The Tribunal will convene on October 12th through 16th of next year.

The following information comes from MonsantoTribunal.org:

Tribunal Monsanto in The Hague –12th -16th of October 2016

For an increasing number of people from around the world, Monsanto today is the symbol of industrial agriculture. This chemical-intensive form of production pollutes the environment, accelerates biodiversity loss, and massively contributes to global warming.
Since the beginning of the twentieth century, Monsanto, a US-based company, has developed a number of highly toxic products, which have permanently damaged the environment and caused illness or death for thousands of people. These products include:

  •  PCBs (polychlorinated biphenyl), one of the twelve Persistent Organic  Pollutants (POP) that affect human and animal fertility;
  •  2,4,5 T (2,4,5-trichlorophenoxyacetic acid), a dioxin-containing component of the defoliant, Agent Orange, which was used by the US Army during the Vietnam War and continues to cause birth defects and cancer;
  •  Lasso, an herbicide that is now banned in Europe;
  •  and RoundUp, the most widely used herbicide in the world, and the source of the greatest health and environmental scandal in modern history – this toxic herbicide is used in combination with genetically modified (GM) RoundUp Ready seeds in large-scale monocultures, primarily to produce soybeans, maize and rapeseed for animal feed and biofuels.

Monsanto promotes an agroindustrial model that contributes at least one third of global anthropogenic greenhouse gas emissions; it is also largely responsible for the depletion of soil and water resources, species extinction and declining biodiversity, and the displacement of millions of small farmers worldwide. This is a model that threatens peoples’ food sovereignty by patenting seeds and privatizing life.

According to its critics, Monsanto is able to ignore the human and environmental damage caused by its products and maintain its devastating activities through a strategy of systemic concealment: by lobbying regulatory agencies and governments, by resorting to lying and corruption, by financing fraudulent scientific studies, by pressuring independent scientists, by manipulating the press and media, etc.
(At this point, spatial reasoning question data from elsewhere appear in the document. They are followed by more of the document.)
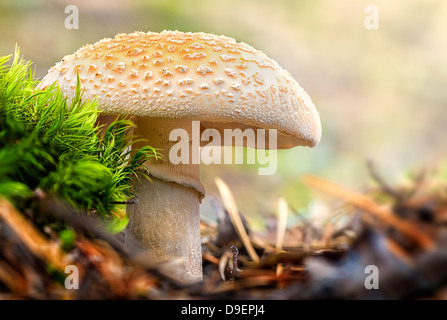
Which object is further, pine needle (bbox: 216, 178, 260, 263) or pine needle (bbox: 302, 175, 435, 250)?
pine needle (bbox: 216, 178, 260, 263)

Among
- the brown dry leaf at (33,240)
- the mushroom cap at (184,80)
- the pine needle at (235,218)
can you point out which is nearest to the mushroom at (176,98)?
the mushroom cap at (184,80)

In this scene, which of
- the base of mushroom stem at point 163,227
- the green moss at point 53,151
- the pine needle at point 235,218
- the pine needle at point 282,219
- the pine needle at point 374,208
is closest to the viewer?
the pine needle at point 374,208

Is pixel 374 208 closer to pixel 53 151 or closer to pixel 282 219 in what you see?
pixel 53 151

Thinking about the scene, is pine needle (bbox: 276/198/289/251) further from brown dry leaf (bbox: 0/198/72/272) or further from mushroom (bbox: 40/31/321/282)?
brown dry leaf (bbox: 0/198/72/272)

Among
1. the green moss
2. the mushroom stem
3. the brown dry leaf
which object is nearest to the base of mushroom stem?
the mushroom stem

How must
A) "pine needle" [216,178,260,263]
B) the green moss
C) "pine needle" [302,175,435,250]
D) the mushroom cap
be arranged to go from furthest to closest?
"pine needle" [216,178,260,263] < the mushroom cap < the green moss < "pine needle" [302,175,435,250]

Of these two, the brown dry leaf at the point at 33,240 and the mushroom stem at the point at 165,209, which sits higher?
the mushroom stem at the point at 165,209

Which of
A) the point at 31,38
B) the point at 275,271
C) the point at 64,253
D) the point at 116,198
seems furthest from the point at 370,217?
the point at 31,38

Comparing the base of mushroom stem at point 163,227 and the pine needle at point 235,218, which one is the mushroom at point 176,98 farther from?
the pine needle at point 235,218

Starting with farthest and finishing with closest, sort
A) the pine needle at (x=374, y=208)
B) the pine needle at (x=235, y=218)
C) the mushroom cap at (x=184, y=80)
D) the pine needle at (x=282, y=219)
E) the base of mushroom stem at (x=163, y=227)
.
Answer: the pine needle at (x=282, y=219), the pine needle at (x=235, y=218), the base of mushroom stem at (x=163, y=227), the mushroom cap at (x=184, y=80), the pine needle at (x=374, y=208)
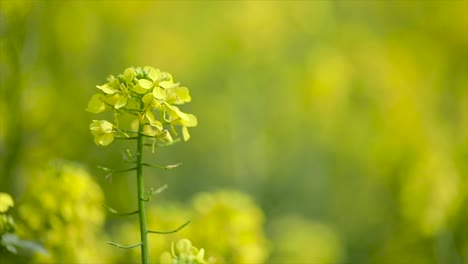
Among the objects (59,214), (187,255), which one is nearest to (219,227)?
(59,214)

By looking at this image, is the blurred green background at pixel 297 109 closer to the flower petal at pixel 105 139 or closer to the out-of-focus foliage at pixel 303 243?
the out-of-focus foliage at pixel 303 243

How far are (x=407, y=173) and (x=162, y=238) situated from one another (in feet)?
4.74

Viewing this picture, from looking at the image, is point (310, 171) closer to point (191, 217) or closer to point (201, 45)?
point (201, 45)

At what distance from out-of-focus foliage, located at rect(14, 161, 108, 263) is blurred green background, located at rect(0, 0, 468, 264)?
2.70 ft

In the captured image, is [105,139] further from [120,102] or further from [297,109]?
[297,109]

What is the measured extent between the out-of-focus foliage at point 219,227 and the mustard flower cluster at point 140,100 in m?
0.87

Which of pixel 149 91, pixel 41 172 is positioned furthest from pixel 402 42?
pixel 149 91

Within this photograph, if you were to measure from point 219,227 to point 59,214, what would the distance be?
1.80ft

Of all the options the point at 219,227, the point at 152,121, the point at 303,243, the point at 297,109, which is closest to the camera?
the point at 152,121

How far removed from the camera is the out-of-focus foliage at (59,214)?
8.16 feet

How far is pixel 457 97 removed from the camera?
4.55 m

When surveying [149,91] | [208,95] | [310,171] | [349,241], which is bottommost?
[149,91]

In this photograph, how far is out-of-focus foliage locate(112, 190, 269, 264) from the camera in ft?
9.04

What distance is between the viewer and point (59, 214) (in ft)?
8.27
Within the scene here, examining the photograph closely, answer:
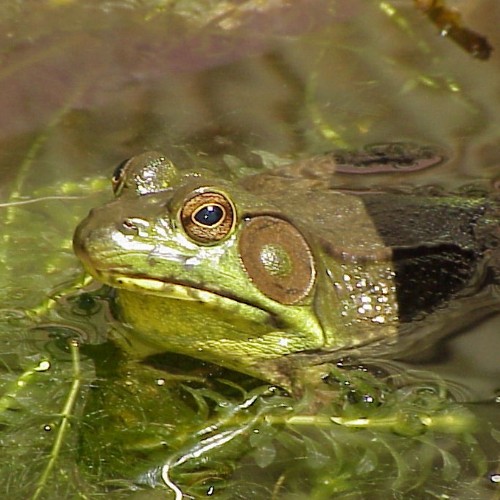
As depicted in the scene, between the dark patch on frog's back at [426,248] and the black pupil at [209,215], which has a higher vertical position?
the black pupil at [209,215]

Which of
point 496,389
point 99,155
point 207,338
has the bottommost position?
point 99,155

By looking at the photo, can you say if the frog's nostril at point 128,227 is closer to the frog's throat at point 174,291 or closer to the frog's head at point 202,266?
the frog's head at point 202,266

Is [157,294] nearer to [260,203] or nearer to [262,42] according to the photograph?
[260,203]

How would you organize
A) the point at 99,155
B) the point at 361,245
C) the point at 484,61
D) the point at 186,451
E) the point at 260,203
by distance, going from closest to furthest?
the point at 186,451 < the point at 260,203 < the point at 361,245 < the point at 99,155 < the point at 484,61

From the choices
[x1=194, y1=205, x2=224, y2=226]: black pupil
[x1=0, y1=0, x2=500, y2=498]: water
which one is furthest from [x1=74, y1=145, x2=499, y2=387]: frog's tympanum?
[x1=0, y1=0, x2=500, y2=498]: water

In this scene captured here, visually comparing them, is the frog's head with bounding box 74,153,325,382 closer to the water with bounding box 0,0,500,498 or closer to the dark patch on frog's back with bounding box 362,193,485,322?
the water with bounding box 0,0,500,498

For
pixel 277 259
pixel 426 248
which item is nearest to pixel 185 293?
pixel 277 259

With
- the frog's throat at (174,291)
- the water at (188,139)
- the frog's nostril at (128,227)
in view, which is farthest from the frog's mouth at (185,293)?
the water at (188,139)

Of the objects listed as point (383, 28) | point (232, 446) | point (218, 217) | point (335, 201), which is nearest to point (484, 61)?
point (383, 28)
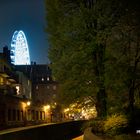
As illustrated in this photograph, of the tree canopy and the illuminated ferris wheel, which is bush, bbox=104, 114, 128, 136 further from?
the illuminated ferris wheel

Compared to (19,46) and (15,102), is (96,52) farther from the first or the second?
(19,46)

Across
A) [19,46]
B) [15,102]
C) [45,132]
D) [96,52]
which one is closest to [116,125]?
[96,52]

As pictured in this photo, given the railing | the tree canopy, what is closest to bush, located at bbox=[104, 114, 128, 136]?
the tree canopy

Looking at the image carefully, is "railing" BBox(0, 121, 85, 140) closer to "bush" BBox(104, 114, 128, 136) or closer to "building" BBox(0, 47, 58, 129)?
"building" BBox(0, 47, 58, 129)

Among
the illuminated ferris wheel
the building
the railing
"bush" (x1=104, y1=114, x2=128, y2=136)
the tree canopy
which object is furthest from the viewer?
the illuminated ferris wheel

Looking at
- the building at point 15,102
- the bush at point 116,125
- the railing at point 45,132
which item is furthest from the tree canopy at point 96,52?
the building at point 15,102

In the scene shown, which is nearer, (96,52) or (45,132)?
(96,52)

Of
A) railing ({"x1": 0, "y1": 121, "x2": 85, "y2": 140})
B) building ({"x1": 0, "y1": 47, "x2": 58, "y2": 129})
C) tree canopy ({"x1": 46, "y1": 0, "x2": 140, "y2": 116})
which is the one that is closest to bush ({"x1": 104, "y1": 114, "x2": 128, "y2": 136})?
tree canopy ({"x1": 46, "y1": 0, "x2": 140, "y2": 116})

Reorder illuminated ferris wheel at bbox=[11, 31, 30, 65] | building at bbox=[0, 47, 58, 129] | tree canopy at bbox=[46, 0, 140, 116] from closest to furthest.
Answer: tree canopy at bbox=[46, 0, 140, 116]
building at bbox=[0, 47, 58, 129]
illuminated ferris wheel at bbox=[11, 31, 30, 65]

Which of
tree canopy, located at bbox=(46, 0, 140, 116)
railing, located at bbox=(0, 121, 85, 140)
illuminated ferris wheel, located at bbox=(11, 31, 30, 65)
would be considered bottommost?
railing, located at bbox=(0, 121, 85, 140)

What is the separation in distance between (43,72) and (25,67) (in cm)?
1416

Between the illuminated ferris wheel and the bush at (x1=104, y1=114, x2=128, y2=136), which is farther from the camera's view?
the illuminated ferris wheel

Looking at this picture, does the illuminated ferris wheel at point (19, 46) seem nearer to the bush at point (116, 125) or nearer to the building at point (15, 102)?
the building at point (15, 102)

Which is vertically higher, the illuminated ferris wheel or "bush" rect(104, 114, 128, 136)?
the illuminated ferris wheel
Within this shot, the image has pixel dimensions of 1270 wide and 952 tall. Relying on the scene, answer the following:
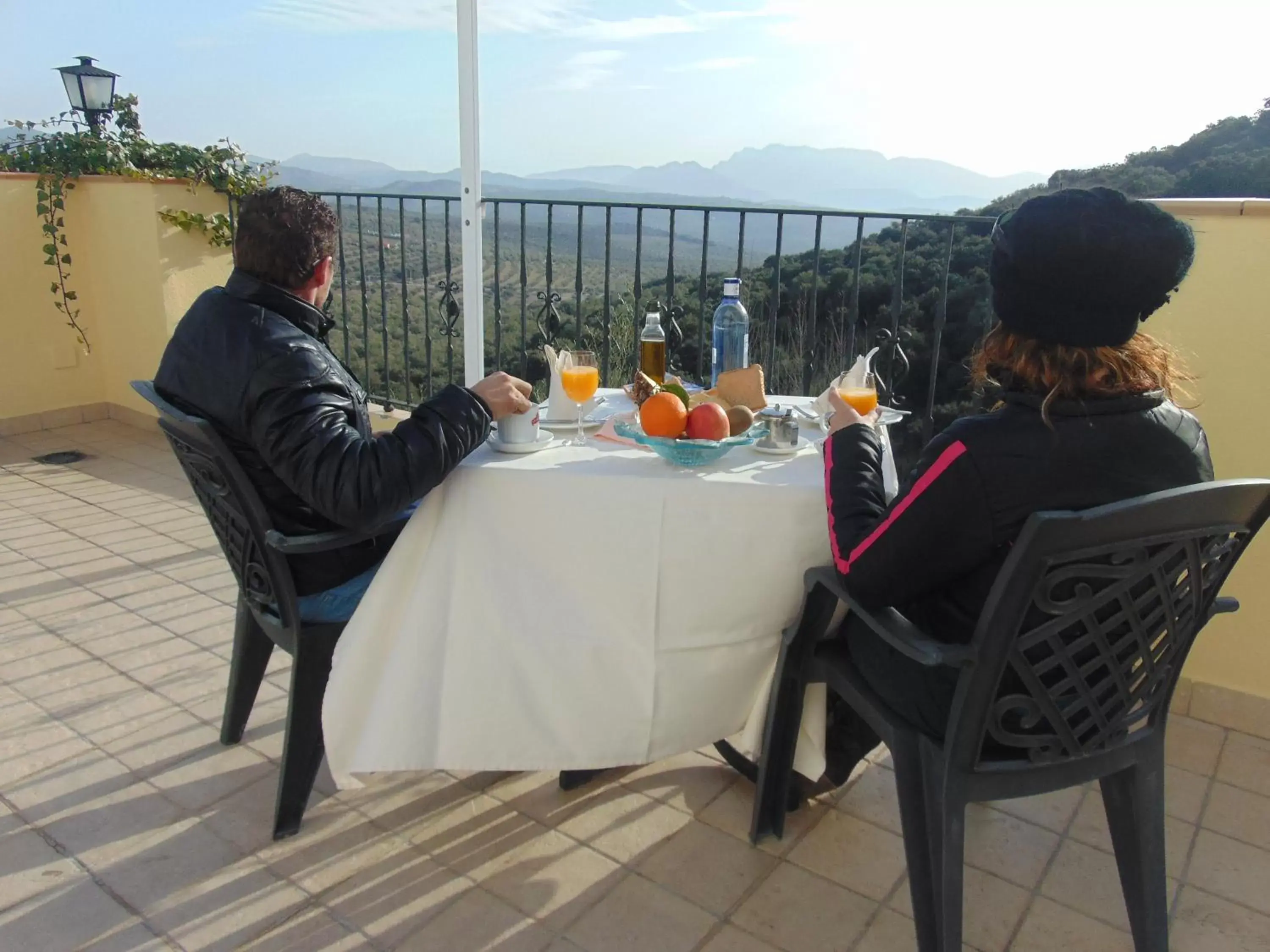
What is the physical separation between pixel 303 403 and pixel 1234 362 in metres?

The history of Monsanto would thereby constitute a text-book case of impunity, benefiting transnational corporations and their executives, whose activities contribute to climate and biosphere crises and threaten the safety of the planet.

The Monsanto Tribunal, which will be held in The Hague from 12 to 16 October 2016, aims to assess these allegations made against Monsanto, and to evaluate the damages caused by this transnational company. The Tribunal will rely on the “Guiding Principles on Business and Human Rights” adopted at the UN in 2011. It will also assess potential criminal liability on the basis of the Rome Statue that created the International Criminal Court in The Hague in 2002, and it will consider whether a reform of international criminal law is warranted to include crimes against the environment, or ecocide, as a prosecutable criminal offense, so that natural persons could incurr criminal liability.

Recognizing ecocide as a crime is the only way to guarantee the right of humans to a healthy environment and the right of nature to be protected.

Aware of these planetary stakes, the initiators of the Monsanto Tribunal are appealing to civil society and to all citizens of the world to participate in financing this unique operation through the biggest international crowd-funding campaign ever carried out.

Defending the safety of the planet, and the conditions of life itself, concerns us all. Only collective action can stop this machine of destruction!